Excerpted passage:
──────────
Minnesota statutes relating to school attendance
The statutes listed below are the ones, which are most applicable to child protection case related to truancy.
Parental Responsibility: Minnesota Statute 120A.22 subdivision 1
• The parent of a child is primarily responsible for assuring that the child acquires knowledge and skills that are essential for effective citizenship.
Ages and terms: Minnesota Statute 120A.22 subdivision. 5(a)
• Every child between seven and seventeen years of age must receive instruction unless the child has graduated. Every child under the age of seven who is enrolled in a half-day kindergarten, or a full-day kindergarten program on alternate days, or other kindergarten programs shall receive instruction. Except as provided under subdivision 6, a parent may withdraw a child under the age of enrollment at any time.
Withdrawal from school: Minnesota Statute 120A.22 subdivision 8(1) and (2)
• Any student who is 17 years old who seeks to withdraw from school, and the student’s parent or guardian must attend a meeting with school personnel to discuss educational opportunities available to the student, including alternative educational opportunities and sign a written election to withdraw from school.
Legitimate exemptions: Minnesota Statute 120A.22 subdivision 12
• Child illness, medical, dental, orthodontic, or counseling appointments;
• Family emergencies;
• The death or serious illness or funeral of an immediate family member;
• Active duty in any military branch of the United States;
• The child has a condition that requires ongoing treatment for a mental health diagnosis; and
• Other exemptions included in the district’s school attendance policy.
──────────
Dataset:
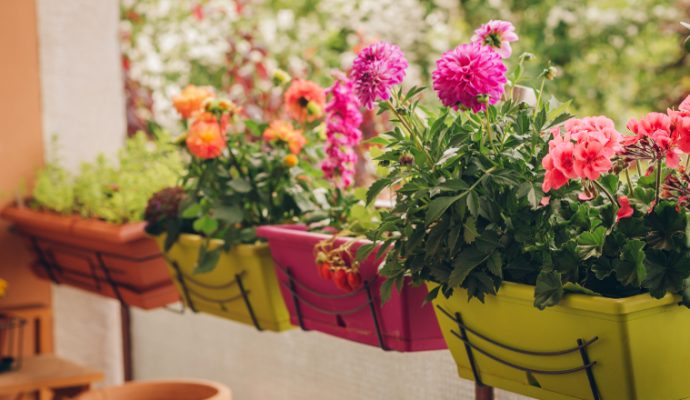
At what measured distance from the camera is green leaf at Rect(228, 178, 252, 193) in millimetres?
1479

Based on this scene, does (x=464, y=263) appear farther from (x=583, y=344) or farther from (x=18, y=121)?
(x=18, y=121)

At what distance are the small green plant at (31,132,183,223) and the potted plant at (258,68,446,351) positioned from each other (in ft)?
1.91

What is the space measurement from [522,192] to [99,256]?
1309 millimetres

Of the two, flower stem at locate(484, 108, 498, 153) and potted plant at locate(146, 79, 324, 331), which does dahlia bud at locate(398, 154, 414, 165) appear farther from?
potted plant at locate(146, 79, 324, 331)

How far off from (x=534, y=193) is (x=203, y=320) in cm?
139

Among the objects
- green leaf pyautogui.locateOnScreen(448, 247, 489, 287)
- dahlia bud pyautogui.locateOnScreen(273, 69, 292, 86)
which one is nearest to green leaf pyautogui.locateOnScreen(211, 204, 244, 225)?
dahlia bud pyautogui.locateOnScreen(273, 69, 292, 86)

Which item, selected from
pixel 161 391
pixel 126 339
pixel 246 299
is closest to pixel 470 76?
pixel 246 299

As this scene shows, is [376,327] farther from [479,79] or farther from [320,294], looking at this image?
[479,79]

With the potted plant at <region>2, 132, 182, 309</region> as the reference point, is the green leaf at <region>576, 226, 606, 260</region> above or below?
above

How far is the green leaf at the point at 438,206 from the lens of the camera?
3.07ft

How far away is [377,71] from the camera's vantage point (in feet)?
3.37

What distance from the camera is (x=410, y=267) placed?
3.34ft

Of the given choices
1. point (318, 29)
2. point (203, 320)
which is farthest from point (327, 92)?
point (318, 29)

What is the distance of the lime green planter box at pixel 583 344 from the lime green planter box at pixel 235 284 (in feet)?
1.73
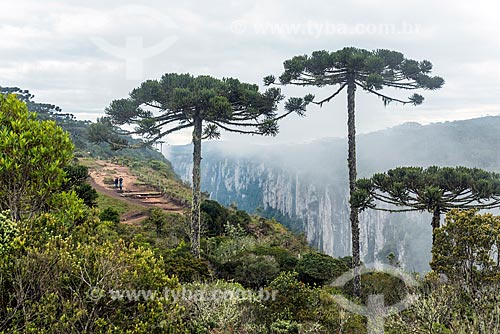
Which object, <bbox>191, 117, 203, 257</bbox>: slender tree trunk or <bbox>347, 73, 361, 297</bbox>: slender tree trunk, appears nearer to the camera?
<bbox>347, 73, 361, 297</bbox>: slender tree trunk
──────────
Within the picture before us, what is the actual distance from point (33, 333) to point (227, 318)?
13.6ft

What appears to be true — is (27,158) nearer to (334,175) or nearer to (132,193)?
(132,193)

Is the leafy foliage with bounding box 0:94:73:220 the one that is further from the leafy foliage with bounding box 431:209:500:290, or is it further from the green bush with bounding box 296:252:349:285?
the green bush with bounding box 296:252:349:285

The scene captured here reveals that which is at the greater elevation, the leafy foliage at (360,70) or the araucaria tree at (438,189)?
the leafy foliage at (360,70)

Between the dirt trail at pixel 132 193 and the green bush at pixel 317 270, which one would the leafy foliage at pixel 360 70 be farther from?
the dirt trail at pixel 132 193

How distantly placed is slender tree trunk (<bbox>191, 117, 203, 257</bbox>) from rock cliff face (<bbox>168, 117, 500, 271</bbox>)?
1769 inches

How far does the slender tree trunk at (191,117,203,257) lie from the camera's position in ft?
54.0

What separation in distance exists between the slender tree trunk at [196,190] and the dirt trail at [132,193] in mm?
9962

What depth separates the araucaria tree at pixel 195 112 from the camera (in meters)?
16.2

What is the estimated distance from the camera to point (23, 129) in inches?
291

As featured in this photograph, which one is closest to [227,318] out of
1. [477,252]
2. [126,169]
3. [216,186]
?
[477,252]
──────────
Tasks and exercises:
a – From the text on Minnesota school attendance statutes, list every exemption given under "Legitimate exemptions."
b – Write out the part of the text on Minnesota school attendance statutes that opens with the words containing "Parental Responsibility: Minnesota" and closes with "for effective citizenship.".
The material above comes from a different source than the text on Minnesota school attendance statutes.

Solutions below:
a –
- Child illness, medical, dental, orthodontic, or counseling appointments
- Family emergencies
- The death or serious illness or funeral of an immediate family member
- Active duty in any military branch of the United States
- The child has a condition that requires ongoing treatment for a mental health diagnosis
- Other exemptions included in the district's school attendance policy

b –
Parental Responsibility: Minnesota Statute 120A.22 subdivision 1
• The parent of a child is primarily responsible for assuring that the child acquires knowledge and skills that are essential for effective citizenship.